The War of 1812 had ostensibly begun over control of British Canada, offshore fishing rights disputed by both powers and British captains impressing Americans into service. After Washington was burned, and with Napoleon defeated, London’s forces expected an easy victory, but America’s will to fight was bolstered, turning the tide against subsequent British attacks at Baltimore and New Orleans.

After spying the siege of Fort McHenry in Baltimore, attorney Francis Scott Key wrote a poem that would later become the national anthem. And at New Orleans, Gen. Andrew Jackson’s career was buoyed enough to eventually carry him on a populist wave to the White House in 1828.

All the while, James Madison balanced a Congress initially hostile to war with England and infighting within his own Cabinet. Schemers in both prominent parties of the day — Democratic-Republican and Federalists — peered down the road past Madison to a future presidential victory.

In this way, Ms. Cook said, little has since changed in Washington.
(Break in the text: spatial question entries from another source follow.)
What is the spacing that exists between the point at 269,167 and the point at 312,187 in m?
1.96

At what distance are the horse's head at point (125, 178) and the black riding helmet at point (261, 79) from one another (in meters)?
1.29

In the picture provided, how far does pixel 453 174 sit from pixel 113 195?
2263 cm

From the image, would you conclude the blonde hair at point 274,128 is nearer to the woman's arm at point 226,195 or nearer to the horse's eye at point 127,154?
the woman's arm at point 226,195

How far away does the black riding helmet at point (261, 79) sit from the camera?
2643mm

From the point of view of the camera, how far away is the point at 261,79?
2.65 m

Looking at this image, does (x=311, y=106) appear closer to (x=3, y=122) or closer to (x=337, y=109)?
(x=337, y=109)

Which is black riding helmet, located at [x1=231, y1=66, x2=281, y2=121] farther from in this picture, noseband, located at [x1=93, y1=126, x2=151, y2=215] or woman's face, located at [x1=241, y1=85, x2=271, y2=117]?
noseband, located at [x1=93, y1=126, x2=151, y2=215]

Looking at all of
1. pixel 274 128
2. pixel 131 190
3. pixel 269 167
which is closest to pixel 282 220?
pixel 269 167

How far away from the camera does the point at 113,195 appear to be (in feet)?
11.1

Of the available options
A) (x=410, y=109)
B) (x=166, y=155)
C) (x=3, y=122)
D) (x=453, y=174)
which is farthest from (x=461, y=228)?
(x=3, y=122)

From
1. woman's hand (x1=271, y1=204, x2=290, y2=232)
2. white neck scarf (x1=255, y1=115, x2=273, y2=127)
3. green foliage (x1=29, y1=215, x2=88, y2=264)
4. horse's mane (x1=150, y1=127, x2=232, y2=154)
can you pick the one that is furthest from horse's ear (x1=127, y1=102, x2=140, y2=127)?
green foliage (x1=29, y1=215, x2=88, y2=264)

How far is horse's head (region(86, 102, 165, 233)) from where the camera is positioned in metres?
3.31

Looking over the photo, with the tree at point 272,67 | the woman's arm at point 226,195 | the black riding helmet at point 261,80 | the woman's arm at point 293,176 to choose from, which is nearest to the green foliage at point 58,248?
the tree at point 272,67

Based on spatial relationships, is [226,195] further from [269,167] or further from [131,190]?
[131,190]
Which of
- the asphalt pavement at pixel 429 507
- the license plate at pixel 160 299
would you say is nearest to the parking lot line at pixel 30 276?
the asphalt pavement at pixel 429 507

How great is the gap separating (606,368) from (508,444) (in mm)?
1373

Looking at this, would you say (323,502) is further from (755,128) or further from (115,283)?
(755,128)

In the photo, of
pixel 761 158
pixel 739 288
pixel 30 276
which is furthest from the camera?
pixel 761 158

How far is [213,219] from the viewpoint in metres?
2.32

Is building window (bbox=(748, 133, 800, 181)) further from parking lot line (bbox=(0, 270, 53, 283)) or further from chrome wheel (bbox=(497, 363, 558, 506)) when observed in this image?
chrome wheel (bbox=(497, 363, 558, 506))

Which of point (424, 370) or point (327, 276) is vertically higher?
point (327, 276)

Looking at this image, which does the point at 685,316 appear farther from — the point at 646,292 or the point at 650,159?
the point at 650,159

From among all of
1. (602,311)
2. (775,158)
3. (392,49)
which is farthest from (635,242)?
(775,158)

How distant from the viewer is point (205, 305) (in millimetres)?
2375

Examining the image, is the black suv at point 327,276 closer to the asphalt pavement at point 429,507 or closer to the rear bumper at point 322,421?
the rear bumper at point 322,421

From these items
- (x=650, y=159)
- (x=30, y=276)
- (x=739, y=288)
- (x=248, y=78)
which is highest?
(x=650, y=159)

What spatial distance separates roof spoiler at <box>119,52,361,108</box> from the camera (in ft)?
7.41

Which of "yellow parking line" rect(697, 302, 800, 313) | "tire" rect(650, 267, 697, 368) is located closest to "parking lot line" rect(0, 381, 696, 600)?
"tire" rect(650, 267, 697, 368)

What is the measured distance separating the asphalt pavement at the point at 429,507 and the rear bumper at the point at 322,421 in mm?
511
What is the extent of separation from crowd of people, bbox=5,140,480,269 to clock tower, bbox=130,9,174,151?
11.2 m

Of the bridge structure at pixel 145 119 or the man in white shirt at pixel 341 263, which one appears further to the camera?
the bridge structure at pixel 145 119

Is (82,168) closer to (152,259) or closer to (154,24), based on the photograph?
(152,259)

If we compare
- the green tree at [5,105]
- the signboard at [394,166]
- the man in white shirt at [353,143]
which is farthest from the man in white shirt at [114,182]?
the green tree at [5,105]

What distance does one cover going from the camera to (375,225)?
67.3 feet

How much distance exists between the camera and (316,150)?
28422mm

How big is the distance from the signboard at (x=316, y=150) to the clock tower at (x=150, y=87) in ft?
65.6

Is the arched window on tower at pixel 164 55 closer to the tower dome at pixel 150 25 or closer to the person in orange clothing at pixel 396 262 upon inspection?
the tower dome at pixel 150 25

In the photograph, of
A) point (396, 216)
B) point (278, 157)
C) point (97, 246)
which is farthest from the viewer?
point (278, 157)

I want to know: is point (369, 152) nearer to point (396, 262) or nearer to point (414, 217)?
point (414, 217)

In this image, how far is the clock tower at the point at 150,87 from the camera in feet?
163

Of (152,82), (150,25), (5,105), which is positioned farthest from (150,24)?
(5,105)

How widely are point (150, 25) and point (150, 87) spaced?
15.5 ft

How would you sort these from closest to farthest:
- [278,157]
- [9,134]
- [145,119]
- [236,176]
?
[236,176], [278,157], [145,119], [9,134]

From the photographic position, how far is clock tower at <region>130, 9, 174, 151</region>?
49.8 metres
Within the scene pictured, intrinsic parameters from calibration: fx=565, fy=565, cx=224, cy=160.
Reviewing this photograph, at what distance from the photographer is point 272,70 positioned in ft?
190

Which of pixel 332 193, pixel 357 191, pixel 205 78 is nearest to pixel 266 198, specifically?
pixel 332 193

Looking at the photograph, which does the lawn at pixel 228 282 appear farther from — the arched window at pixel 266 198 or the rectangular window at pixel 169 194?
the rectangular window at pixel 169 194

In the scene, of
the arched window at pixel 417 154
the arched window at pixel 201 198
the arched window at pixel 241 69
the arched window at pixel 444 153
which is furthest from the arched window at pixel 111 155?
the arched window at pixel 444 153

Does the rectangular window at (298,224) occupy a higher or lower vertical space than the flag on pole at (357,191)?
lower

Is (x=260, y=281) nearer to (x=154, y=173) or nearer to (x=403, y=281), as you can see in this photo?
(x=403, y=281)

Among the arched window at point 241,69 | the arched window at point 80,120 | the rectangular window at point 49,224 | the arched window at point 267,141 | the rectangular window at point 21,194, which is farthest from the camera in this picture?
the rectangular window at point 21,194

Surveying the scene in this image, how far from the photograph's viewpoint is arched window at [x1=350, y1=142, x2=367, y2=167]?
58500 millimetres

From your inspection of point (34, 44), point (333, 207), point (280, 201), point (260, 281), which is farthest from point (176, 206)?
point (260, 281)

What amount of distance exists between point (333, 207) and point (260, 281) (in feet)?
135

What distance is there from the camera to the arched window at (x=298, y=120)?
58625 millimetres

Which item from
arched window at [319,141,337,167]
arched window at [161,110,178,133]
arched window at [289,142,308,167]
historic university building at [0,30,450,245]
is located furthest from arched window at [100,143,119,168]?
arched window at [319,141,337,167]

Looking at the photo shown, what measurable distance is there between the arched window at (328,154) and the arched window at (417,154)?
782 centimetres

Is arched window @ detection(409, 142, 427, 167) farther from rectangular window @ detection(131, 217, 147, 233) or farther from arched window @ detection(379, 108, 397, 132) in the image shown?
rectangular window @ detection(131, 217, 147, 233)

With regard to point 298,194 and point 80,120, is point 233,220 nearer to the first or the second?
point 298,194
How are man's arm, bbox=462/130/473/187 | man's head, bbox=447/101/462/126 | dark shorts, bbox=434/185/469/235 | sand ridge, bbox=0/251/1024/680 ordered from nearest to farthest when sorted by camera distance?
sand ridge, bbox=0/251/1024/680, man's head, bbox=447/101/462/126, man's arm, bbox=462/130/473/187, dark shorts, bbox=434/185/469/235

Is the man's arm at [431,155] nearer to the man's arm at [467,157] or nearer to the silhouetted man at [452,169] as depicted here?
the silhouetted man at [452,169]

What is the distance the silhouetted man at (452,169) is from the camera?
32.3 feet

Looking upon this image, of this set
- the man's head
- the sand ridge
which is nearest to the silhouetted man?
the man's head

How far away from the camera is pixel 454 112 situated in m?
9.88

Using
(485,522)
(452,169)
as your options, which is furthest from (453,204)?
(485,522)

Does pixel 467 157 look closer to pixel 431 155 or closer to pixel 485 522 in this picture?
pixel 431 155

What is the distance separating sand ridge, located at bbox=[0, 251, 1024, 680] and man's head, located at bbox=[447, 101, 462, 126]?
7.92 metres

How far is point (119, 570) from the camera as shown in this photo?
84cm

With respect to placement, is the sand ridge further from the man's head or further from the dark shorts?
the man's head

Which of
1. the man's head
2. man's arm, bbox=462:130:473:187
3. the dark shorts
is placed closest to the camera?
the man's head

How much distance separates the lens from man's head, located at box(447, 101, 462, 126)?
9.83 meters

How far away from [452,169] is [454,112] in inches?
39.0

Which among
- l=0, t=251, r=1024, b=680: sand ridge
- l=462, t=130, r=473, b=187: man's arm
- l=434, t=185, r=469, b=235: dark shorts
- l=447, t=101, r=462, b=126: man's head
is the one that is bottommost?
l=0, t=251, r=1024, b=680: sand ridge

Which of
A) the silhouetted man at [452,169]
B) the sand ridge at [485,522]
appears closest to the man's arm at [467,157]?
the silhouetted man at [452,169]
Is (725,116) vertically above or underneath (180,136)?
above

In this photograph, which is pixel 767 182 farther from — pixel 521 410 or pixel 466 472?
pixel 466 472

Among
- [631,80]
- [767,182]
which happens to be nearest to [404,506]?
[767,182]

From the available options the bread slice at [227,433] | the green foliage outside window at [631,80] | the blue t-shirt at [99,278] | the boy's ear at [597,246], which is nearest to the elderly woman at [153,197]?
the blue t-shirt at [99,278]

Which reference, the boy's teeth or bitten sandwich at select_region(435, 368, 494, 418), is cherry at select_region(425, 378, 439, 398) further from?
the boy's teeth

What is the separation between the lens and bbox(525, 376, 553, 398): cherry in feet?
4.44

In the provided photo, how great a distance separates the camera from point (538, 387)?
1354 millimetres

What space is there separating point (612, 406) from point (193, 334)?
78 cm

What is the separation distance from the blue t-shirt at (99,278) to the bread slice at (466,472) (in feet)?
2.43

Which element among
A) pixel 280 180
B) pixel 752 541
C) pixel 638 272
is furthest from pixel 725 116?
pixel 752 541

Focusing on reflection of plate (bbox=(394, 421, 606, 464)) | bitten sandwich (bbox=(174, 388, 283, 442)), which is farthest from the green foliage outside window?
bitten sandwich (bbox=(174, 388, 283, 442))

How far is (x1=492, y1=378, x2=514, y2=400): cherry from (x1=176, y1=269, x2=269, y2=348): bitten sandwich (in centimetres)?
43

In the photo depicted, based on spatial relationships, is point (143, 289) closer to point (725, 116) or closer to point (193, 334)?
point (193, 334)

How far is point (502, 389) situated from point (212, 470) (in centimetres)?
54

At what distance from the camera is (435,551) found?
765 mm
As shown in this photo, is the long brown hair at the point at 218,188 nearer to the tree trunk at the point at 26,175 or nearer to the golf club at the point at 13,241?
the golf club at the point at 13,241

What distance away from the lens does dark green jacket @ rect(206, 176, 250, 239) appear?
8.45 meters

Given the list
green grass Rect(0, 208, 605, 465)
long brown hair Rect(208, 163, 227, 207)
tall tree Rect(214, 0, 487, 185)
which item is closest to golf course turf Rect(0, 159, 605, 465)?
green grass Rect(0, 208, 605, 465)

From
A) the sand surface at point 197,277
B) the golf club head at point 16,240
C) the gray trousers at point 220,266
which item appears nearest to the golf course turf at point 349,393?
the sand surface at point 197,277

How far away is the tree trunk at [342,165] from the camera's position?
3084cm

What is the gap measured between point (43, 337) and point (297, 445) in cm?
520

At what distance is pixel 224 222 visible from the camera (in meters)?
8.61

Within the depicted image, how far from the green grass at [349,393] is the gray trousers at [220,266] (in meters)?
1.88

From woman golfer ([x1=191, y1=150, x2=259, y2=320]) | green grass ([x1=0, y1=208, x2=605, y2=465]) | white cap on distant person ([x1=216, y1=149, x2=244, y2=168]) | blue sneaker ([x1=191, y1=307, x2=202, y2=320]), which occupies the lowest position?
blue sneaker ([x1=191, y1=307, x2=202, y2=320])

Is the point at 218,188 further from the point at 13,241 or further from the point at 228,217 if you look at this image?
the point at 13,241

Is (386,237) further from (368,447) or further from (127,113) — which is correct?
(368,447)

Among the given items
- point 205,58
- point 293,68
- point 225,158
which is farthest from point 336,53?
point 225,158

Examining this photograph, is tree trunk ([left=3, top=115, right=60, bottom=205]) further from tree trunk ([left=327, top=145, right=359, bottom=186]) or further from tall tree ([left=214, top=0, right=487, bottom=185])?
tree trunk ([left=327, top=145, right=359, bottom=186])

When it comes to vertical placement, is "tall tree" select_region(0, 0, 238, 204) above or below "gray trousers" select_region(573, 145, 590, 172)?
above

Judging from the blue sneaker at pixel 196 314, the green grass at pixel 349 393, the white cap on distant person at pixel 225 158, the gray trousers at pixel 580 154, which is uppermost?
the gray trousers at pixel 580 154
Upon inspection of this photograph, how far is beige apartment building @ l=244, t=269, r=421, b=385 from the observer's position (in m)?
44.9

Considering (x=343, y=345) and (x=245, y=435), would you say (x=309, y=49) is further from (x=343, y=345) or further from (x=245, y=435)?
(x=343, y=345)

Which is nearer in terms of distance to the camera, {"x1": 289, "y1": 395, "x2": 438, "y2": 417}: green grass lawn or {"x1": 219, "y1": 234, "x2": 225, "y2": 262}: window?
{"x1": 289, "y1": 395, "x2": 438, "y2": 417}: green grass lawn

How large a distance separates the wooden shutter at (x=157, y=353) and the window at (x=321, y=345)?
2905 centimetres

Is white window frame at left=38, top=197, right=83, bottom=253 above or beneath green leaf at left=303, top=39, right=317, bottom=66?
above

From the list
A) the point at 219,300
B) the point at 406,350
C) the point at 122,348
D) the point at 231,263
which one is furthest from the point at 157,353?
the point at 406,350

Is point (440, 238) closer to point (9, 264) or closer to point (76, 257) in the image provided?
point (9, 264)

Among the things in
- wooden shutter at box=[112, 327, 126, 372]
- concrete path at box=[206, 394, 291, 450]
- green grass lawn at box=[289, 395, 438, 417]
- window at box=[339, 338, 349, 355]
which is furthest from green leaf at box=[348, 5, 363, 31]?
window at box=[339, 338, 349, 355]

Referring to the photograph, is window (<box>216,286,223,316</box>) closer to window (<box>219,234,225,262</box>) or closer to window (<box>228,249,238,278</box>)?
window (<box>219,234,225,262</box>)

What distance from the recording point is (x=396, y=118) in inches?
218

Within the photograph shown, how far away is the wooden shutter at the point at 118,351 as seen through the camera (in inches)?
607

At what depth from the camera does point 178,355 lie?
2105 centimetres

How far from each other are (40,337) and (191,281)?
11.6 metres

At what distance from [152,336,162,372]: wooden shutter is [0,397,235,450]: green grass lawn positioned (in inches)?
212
“Sen. Rufus King and [War Secretary] John Armstrong [of New York] were determined to not have another Virginian — not just another Southerner, but another Virginian — be president,” Ms. Cook said, nothing that three of the first four chief executives were from the Old Dominion. “So I think why Sec. of War Armstrong didn’t do more to fortify Washington is I don’t think he cared that much about Washington as the ‘Southern’ capital.”

(The Northerner politicians’ scheme failed as Virginian James Monroe succeeded Madison in 1817.)

A push was made following the invasion to perhaps relocate the capital back to either Philadelphia or New York. Madison stood firm: Washington City must be rebuilt.

“Rebuilding the White House and the Capitol was a real sign of permanency as a government and as a country,” Ms. Cook said. “We owe that to the Madisons.”

While the War of 1812 was essentially a draw — no territory changed hands — Ms. Cook believes it set the destiny of the United States as an emerging world power.

Also thanks to the Madisons, thus began an era of the term “White House” as a positive versus a pejorative.

“Every time ‘White House‘ is mentioned [in letters or press reports], it’s negative, and they were usually lowercase ‘W’ and ‘H,’” Ms. Cook said. “And then suddenly in 1813, a reporter goes to one of Mrs. Madison’s famous parties and he writes how the house ‘becomes the chief executive of a free people.’”

Dolley Madison was also the first president’s wife to be called “first lady,” and with her founding of a local orphanage — Hillcrest, still in operation today — the starter of a long tradition of presidential spouses taking on charitable causes.

“The Burning of the White House” has been optioned to become a film; Ms. Cook’s screenplay has Dolley as the lead character. Before the cameras roll, however, she hopes that her book will inspire people to learn more about the little-known conflict, and also come to appreciate how catastrophe — be it the invasion of the capital or 9/11 — foments patriotism.

Indeed, one of Dolley Madison’s dresses, on display at the National Museum of American History, bears the motif of the phoenix, the mythological bird rebirthed from fire.